To the Editor:
The propaganda campaign for a Shrewsbury operating budget override is now in high gear, and the Community Advocate made it clear that it supports this campaign when it published a lengthy front page article in its November 15, 2013 edition titled “Class sizes in Shrewsbury causing teacher headaches, achievement gaps”. (communityadvocate.com/2013/11/14/under-pressure-class-sizes-in-shrewsbury-causing-teacher-headaches-achievement-gaps). This article was completely one-sided. Every person quoted and every statistic presented was implicitly advocating for an operating budget override. There was not a single comment by a person likely to oppose such an override. One wonders if the school department wrote the article for the reporter – it certainly could not have written one more favorable for its purposes.
Articles such as this one are part of the broader campaign of local officials to attempt to indoctrinate Shrewsbury voters in the need for an operating budget override.

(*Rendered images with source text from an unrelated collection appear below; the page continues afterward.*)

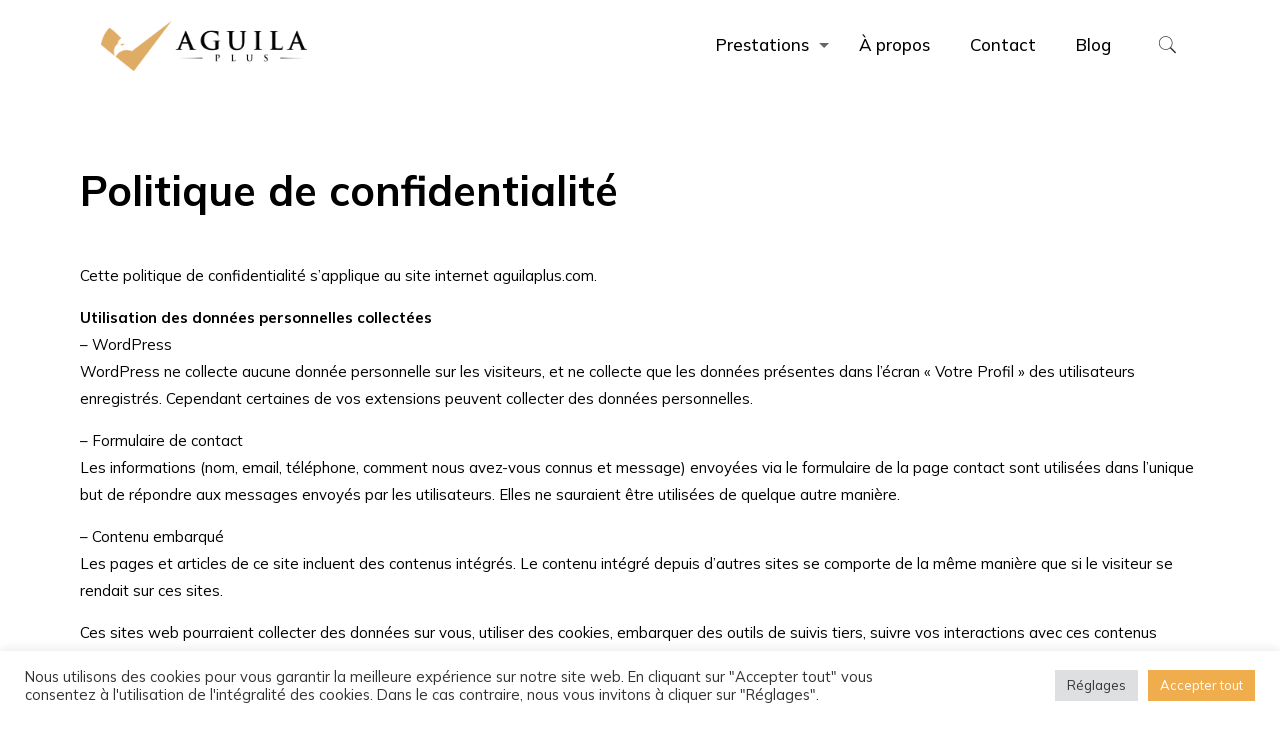

--- FILE ---
content_type: text/css
request_url: https://www.aguilaplus.com/wp-content/uploads/elementor/css/post-932.css?ver=1711896349
body_size: -160
content:
.elementor-932 .elementor-element.elementor-element-e9a7167{margin-top:70px;margin-bottom:50px;padding:20px 0px 0px 0px;}.elementor-932 .elementor-element.elementor-element-d04a1d1 > .elementor-widget-container{padding:20px 0px 30px 0px;}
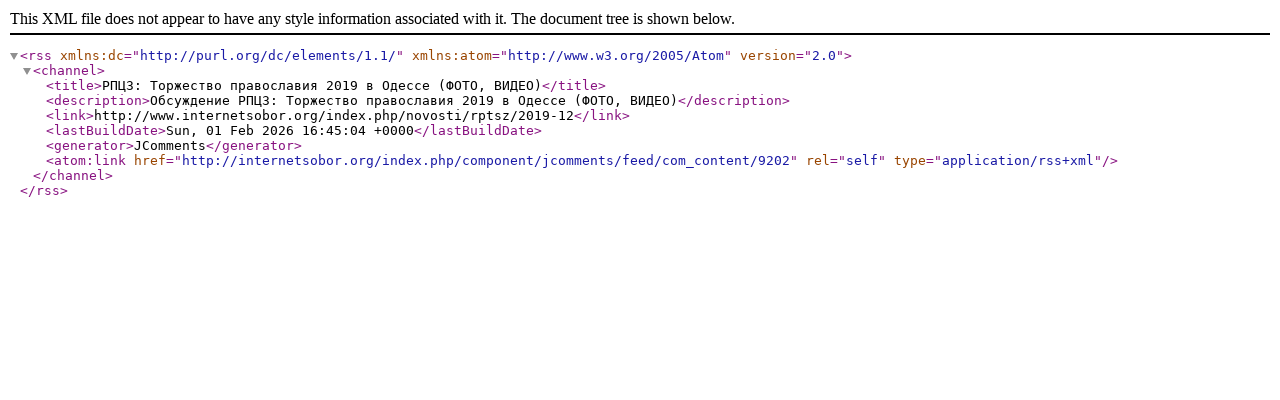

--- FILE ---
content_type: application/xml
request_url: http://www.internetsobor.org/index.php/component/jcomments/feed/com_content/9202
body_size: 461
content:
<?xml version="1.0" encoding="utf-8"?>
<rss version="2.0" xmlns:dc="http://purl.org/dc/elements/1.1/" xmlns:atom="http://www.w3.org/2005/Atom">
	<channel>
		<title>РПЦЗ: Торжество православия 2019 в Одессе (ФОТО, ВИДЕО)</title>
		<description>Обсуждение РПЦЗ: Торжество православия 2019 в Одессе (ФОТО, ВИДЕО)</description>
		<link>http://www.internetsobor.org/index.php/novosti/rptsz/2019-12</link>
		<lastBuildDate>Sun, 01 Feb 2026 16:45:04 +0000</lastBuildDate>
		<generator>JComments</generator>
		<atom:link href="http://internetsobor.org/index.php/component/jcomments/feed/com_content/9202" rel="self" type="application/rss+xml" />
	</channel>
</rss>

The latest Fiscal Study Committee was surely formed with the goal of generating a report that would promote an operating budget override. Also, the selectmen will soon sign off on their 2014 policies, and you can bet that they will drop the statement rejecting an override. These are not coincidences.

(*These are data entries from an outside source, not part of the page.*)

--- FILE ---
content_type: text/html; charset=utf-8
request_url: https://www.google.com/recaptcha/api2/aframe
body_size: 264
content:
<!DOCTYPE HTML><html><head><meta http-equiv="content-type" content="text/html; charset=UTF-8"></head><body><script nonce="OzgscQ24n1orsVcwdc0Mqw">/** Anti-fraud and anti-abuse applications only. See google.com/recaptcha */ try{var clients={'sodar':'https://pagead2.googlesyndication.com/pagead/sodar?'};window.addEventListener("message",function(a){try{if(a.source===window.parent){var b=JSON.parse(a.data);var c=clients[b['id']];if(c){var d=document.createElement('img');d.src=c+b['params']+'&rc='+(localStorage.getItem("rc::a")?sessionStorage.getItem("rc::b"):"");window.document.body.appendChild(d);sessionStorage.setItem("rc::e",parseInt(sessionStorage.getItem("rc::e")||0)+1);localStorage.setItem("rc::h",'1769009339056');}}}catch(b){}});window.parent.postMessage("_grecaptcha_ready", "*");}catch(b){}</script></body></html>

An override might be a good idea if it was coupled with permanent changes in the cost structure and policies of the school department, but officials have repeatedly refused even to discuss such changes. As long as they refuse to offer substantive concessions as part of a compromise, taxpayers should continue to reject operating budget overrides.
And as always, Shrewsbury residents should be careful of all statistics prepared by the school department. The Shrewsbury student/teacher ratio shown in the article for 2012-13 is another case in point. The Department of Education website shows this ratio based on a teacher count of 286.4 (FTE's), but the same website shows a teacher count of 347.2 in the prior year (2011-2012). If both of these numbers were correct, over 60 teaching FTE's would have been eliminated in that year. That did not happen. Whatever happened to cause this large reported change, the school department was remiss in not explaining it. Expect similar data problems to continue.